UBS shows no sign of slowing down its mainland China expansion plans despite an ongoing coronavirus outbreak, having met its target set in 2016 to double headcount to 1,200 ahead of schedule, sources told finews.asia.

UBS group chief executive Sergio Ermotti said in 2016 that the bank would double its China headcount in within five years to tap into the gargantuan domestic financial industry which is undergoing a historic transition to allow greater foreign ownership. 

Sources familiar with the matter told finews.asia that UBS had already met the target to overall double staff size from 2016’s 600 to 1,200 ahead of its 2022 plan. 

Staying Home

The bank remains committed to wealth management in China despite the ongoing outbreak, one of the sources told finews.asia, adding that business was largely unaffected with the exception of deferring non-critical travel.

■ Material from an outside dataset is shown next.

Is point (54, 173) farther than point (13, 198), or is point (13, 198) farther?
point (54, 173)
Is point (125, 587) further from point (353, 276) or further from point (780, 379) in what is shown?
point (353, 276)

For staff that must enter the mainland, the bank has asked that they stay home for a 14-day period afterward before returning to office – the widely used standard to determine if one has been infected by the deadly virus.

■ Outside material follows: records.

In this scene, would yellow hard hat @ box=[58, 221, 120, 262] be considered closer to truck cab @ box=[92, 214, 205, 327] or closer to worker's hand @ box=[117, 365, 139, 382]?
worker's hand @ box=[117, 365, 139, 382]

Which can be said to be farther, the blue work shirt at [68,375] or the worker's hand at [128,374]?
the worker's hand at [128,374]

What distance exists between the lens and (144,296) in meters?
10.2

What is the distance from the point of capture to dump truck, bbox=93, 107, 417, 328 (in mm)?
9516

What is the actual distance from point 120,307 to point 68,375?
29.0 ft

A spokesperson for the bank confirmed the preventive measures.

More Hiring

Even with its current scale, the bank’s hiring spree in mainland China is unlikely to end soon. UBS's majority-owned investment banking joint venture is also accelerating growth with plans to double its current headcount of around 400 in three to four years, in addition to pursuing full ownership by 2020-end.

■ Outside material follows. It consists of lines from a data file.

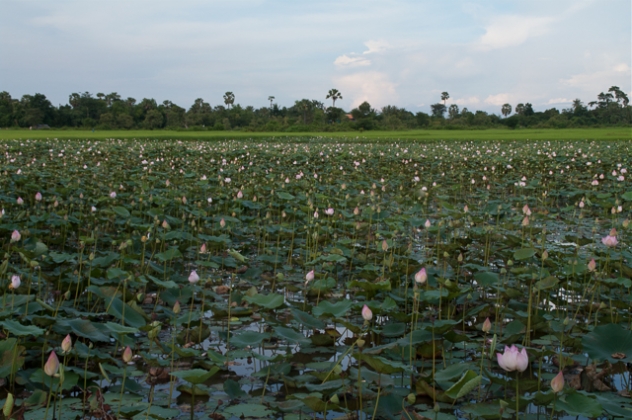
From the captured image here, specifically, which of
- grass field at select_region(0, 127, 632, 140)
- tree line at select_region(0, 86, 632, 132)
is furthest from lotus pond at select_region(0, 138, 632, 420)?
tree line at select_region(0, 86, 632, 132)

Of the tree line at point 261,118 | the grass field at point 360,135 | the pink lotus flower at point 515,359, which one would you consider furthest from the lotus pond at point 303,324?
the tree line at point 261,118

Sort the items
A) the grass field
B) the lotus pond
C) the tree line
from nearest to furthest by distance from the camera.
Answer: the lotus pond → the grass field → the tree line

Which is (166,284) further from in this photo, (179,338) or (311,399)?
(311,399)

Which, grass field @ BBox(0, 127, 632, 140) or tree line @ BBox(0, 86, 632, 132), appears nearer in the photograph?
grass field @ BBox(0, 127, 632, 140)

«Overall, our plan is to steadily grow China onshore headcount, but we are not just going to compete on size,» said David Chin, APAC head of investment banking and China country head at UBS, to reporters in December last year, placing emphasis on the derivatives business.

Landmark Opening

Chinese regulators announced last year that it would scrap foreign ownership limits this year in futures, securities, and mutual fund companies. Global financial institutions including J.P. Morgan, Goldman Sachs and BlackRock are vying for a piece of mainland China’s financial industry as the country undergoes a landmark opening of its $45 trillion market.